- [YOUR OBJECTIVE] The material below contains a line with "Synonym invandrarfientlig" and a line with "Desalojan CCH Naucalpan". Copy exactly those two lines and all lines between them.

═══

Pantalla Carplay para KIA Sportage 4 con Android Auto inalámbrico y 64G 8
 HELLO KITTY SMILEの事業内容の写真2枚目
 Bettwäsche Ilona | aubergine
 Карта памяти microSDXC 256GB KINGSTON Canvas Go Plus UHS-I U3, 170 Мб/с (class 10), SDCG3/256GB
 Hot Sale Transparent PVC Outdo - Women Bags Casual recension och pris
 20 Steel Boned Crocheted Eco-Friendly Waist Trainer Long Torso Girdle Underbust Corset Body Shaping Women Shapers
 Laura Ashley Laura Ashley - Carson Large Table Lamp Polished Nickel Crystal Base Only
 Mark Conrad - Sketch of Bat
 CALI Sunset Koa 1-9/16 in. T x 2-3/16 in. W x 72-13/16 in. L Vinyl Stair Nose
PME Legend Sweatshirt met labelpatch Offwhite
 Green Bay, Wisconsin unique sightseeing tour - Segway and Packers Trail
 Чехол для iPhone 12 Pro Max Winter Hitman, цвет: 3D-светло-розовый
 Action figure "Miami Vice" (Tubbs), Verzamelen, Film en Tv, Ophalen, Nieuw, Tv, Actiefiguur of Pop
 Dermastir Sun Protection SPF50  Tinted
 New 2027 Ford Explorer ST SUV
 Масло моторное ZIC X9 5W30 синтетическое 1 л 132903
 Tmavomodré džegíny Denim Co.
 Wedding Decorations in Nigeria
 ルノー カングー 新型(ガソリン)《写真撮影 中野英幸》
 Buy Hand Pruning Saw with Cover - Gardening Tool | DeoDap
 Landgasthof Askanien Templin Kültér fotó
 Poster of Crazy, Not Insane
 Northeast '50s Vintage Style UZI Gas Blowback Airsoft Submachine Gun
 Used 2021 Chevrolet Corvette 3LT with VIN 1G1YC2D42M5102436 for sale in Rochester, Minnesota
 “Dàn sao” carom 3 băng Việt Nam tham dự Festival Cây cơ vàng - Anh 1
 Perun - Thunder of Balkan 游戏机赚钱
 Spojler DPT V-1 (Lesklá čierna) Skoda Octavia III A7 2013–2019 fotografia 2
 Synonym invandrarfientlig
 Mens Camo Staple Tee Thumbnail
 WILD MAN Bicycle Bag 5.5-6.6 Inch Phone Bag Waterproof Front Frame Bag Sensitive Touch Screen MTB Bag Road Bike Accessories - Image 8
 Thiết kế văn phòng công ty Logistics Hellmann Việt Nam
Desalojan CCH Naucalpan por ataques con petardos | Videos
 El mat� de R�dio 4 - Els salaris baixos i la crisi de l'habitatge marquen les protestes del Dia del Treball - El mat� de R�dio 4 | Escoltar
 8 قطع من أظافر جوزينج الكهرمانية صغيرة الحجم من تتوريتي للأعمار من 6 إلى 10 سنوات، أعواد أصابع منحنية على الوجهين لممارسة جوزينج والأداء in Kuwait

═══

- [RESULT OF THE TASK]
 Synonym invandrarfientlig
 Mens Camo Staple Tee Thumbnail
 WILD MAN Bicycle Bag 5.5-6.6 Inch Phone Bag Waterproof Front Frame Bag Sensitive Touch Screen MTB Bag Road Bike Accessories - Image 8
 Thiết kế văn phòng công ty Logistics Hellmann Việt Nam
Desalojan CCH Naucalpan por ataques con petardos | Videos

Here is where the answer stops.